■ **Task requirements**: Give the stretch from the line containing "How far is the" through the end of the rows as a JSON list of strings, one string per line, with blank lines left out.

■ **Material for the task**:
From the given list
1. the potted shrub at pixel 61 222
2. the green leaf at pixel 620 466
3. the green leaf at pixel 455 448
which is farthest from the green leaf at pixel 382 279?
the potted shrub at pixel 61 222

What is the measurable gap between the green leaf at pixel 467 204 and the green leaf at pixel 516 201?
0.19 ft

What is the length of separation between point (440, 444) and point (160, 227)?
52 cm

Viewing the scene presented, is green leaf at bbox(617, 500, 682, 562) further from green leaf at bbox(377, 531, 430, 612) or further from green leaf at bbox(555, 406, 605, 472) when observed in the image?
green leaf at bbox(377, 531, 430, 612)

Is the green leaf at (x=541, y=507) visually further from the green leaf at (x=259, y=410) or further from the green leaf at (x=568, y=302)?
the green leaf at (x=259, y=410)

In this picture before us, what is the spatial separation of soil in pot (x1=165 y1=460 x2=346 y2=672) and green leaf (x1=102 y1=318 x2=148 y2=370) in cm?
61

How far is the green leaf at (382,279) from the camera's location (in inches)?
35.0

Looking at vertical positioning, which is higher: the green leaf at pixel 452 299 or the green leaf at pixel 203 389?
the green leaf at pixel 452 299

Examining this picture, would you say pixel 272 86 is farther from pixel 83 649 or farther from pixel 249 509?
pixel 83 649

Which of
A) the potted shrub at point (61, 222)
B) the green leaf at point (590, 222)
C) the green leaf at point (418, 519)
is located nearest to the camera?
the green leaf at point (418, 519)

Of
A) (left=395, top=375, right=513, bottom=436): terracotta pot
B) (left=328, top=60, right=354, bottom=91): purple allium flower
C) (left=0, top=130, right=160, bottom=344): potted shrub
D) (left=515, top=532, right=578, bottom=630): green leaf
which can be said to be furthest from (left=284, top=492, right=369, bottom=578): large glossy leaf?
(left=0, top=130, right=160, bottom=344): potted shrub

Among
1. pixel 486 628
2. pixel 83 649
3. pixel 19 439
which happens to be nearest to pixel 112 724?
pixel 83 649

■ **Task response**:
[
  "How far is the green leaf at (382,279) from the camera's location (in inches)?",
  "35.0",
  "Looking at vertical positioning, which is higher: the green leaf at pixel 452 299 or the green leaf at pixel 203 389?",
  "the green leaf at pixel 452 299",
  "Examining this picture, would you say pixel 272 86 is farther from pixel 83 649 or farther from pixel 249 509?",
  "pixel 83 649",
  "Which of",
  "A) the potted shrub at point (61, 222)",
  "B) the green leaf at point (590, 222)",
  "C) the green leaf at point (418, 519)",
  "is located nearest to the camera?",
  "the green leaf at point (418, 519)",
  "Of",
  "A) (left=395, top=375, right=513, bottom=436): terracotta pot",
  "B) (left=328, top=60, right=354, bottom=91): purple allium flower",
  "C) (left=0, top=130, right=160, bottom=344): potted shrub",
  "D) (left=515, top=532, right=578, bottom=630): green leaf",
  "which can be said to be furthest from (left=284, top=492, right=369, bottom=578): large glossy leaf?",
  "(left=0, top=130, right=160, bottom=344): potted shrub",
  "Among",
  "1. pixel 486 628",
  "2. pixel 83 649",
  "3. pixel 19 439",
  "which happens to be nearest to pixel 112 724?",
  "pixel 83 649"
]